>>>>

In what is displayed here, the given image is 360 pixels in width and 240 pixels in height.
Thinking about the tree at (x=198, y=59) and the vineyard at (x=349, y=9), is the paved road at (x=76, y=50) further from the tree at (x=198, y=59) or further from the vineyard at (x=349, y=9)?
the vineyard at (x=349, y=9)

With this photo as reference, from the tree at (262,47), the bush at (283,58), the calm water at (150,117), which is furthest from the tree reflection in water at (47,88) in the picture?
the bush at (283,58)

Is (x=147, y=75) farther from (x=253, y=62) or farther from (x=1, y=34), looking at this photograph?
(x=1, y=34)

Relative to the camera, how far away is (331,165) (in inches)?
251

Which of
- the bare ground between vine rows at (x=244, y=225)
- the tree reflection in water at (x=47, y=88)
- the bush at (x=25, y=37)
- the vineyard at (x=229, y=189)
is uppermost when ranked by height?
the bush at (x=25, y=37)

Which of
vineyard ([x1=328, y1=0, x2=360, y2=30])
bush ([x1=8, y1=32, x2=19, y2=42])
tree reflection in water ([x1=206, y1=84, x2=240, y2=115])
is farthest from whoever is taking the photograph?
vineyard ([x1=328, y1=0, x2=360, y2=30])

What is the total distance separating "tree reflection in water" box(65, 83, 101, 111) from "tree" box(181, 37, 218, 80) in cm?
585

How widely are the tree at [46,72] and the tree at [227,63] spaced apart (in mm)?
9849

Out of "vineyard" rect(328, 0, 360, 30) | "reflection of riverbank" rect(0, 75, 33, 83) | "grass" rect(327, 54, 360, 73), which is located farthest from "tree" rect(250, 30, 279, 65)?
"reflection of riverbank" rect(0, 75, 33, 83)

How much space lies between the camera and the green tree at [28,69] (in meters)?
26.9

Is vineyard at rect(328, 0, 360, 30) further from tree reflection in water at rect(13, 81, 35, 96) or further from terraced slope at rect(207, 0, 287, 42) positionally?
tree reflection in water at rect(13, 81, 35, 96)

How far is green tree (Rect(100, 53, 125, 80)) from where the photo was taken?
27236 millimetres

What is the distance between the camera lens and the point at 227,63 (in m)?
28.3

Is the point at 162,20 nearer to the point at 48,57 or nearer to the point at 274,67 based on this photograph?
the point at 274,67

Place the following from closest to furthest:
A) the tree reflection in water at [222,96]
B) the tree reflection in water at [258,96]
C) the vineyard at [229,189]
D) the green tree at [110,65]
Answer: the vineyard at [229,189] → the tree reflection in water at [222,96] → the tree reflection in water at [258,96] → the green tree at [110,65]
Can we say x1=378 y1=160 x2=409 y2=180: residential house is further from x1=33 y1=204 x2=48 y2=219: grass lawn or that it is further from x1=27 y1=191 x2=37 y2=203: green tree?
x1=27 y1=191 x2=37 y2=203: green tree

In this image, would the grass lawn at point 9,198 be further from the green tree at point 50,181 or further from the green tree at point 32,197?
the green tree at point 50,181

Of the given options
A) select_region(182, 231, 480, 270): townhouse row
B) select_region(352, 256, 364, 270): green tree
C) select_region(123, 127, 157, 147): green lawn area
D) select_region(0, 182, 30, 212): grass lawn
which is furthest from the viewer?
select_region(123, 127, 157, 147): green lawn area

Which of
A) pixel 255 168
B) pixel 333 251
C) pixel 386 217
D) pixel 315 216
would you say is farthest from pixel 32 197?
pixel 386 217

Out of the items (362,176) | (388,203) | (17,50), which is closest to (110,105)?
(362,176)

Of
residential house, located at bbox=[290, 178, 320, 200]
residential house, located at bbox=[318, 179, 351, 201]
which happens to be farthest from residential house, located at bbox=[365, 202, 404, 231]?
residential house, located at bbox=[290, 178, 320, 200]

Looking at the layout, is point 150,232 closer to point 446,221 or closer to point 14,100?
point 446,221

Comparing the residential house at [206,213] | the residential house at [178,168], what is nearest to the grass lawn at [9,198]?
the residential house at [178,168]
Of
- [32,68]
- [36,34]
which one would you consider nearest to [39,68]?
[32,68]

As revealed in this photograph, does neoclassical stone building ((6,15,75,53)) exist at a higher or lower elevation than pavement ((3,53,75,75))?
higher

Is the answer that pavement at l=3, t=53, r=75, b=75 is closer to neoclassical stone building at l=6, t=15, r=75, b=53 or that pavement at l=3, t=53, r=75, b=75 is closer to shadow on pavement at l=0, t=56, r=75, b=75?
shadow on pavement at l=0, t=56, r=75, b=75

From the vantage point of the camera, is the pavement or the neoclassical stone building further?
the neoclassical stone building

<<<<

All of the data shown above must be copied exactly.

In what is displayed here, the given image is 360 pixels in width and 240 pixels in height.
Thinking about the tree at (x=198, y=59) and the vineyard at (x=349, y=9), is the paved road at (x=76, y=50) further from the tree at (x=198, y=59) or further from the vineyard at (x=349, y=9)?
the vineyard at (x=349, y=9)

With this photo as reference, from the tree at (262,47), the bush at (283,58), the calm water at (150,117), which is furthest from the tree reflection in water at (47,88) in the picture?
the bush at (283,58)

Is (x=147, y=75) farther from (x=253, y=62) or farther from (x=1, y=34), looking at this photograph?
(x=1, y=34)

Relative to the camera, how far away is (331,165) (in inches)?
251

Which of
- the bare ground between vine rows at (x=244, y=225)
- the tree reflection in water at (x=47, y=88)
- the bush at (x=25, y=37)
- the vineyard at (x=229, y=189)
is uppermost when ranked by height?
the bush at (x=25, y=37)

Which of
vineyard ([x1=328, y1=0, x2=360, y2=30])
bush ([x1=8, y1=32, x2=19, y2=42])
tree reflection in water ([x1=206, y1=84, x2=240, y2=115])
is farthest from whoever is taking the photograph?
vineyard ([x1=328, y1=0, x2=360, y2=30])

What is the total distance separating "tree reflection in water" box(65, 83, 101, 111) from "tree" box(181, 37, 218, 80) in cm?
585

How widely are the tree at [46,72] and the tree at [227,63] spaced apart (in mm)?
9849

Out of "vineyard" rect(328, 0, 360, 30) | "reflection of riverbank" rect(0, 75, 33, 83) | "grass" rect(327, 54, 360, 73), which is located farthest from "tree" rect(250, 30, 279, 65)?
"reflection of riverbank" rect(0, 75, 33, 83)

How much space lies between the camera and the green tree at [28,69] (in meters)?
26.9

Is vineyard at rect(328, 0, 360, 30) further from tree reflection in water at rect(13, 81, 35, 96) or further from terraced slope at rect(207, 0, 287, 42) positionally?
tree reflection in water at rect(13, 81, 35, 96)

How far is green tree (Rect(100, 53, 125, 80)) from where the photo was taken?
27236 millimetres

What is the distance between the camera lens and the point at 227,63 (in m)?
28.3

Is the point at 162,20 nearer to the point at 48,57 or nearer to the point at 274,67 based on this photograph?
the point at 274,67

Place the following from closest to furthest:
A) the tree reflection in water at [222,96]
B) the tree reflection in water at [258,96]
C) the vineyard at [229,189]
D) the green tree at [110,65]
Answer: the vineyard at [229,189] → the tree reflection in water at [222,96] → the tree reflection in water at [258,96] → the green tree at [110,65]
Can we say x1=378 y1=160 x2=409 y2=180: residential house is further from x1=33 y1=204 x2=48 y2=219: grass lawn or that it is further from x1=27 y1=191 x2=37 y2=203: green tree?
x1=27 y1=191 x2=37 y2=203: green tree

In this image, would the grass lawn at point 9,198 be further from the green tree at point 50,181 or further from the green tree at point 32,197?
the green tree at point 50,181

Of the given options
A) select_region(182, 231, 480, 270): townhouse row
B) select_region(352, 256, 364, 270): green tree
C) select_region(123, 127, 157, 147): green lawn area
D) select_region(0, 182, 30, 212): grass lawn
which is furthest from the viewer?
select_region(123, 127, 157, 147): green lawn area

Which of
A) pixel 255 168
B) pixel 333 251
C) pixel 386 217
D) pixel 315 216
would you say is farthest from pixel 32 197?
pixel 386 217

Out of the items (362,176) | (388,203) | (17,50), which is closest to (110,105)?
(362,176)

Of
residential house, located at bbox=[290, 178, 320, 200]
residential house, located at bbox=[318, 179, 351, 201]
which happens to be farthest from residential house, located at bbox=[365, 202, 404, 231]?
residential house, located at bbox=[290, 178, 320, 200]

Looking at the layout, is point 150,232 closer to point 446,221 or closer to point 14,100?
point 446,221

Comparing the residential house at [206,213] | the residential house at [178,168], what is nearest to the grass lawn at [9,198]?
the residential house at [178,168]
Of
- [32,68]
- [36,34]
which one would you consider nearest to [39,68]?
[32,68]

As revealed in this photograph, does neoclassical stone building ((6,15,75,53)) exist at a higher or lower elevation than pavement ((3,53,75,75))?
higher

Is the answer that pavement at l=3, t=53, r=75, b=75 is closer to neoclassical stone building at l=6, t=15, r=75, b=53 or that pavement at l=3, t=53, r=75, b=75 is closer to shadow on pavement at l=0, t=56, r=75, b=75?
shadow on pavement at l=0, t=56, r=75, b=75

From the vantage point of the camera, is the pavement or the neoclassical stone building further?
the neoclassical stone building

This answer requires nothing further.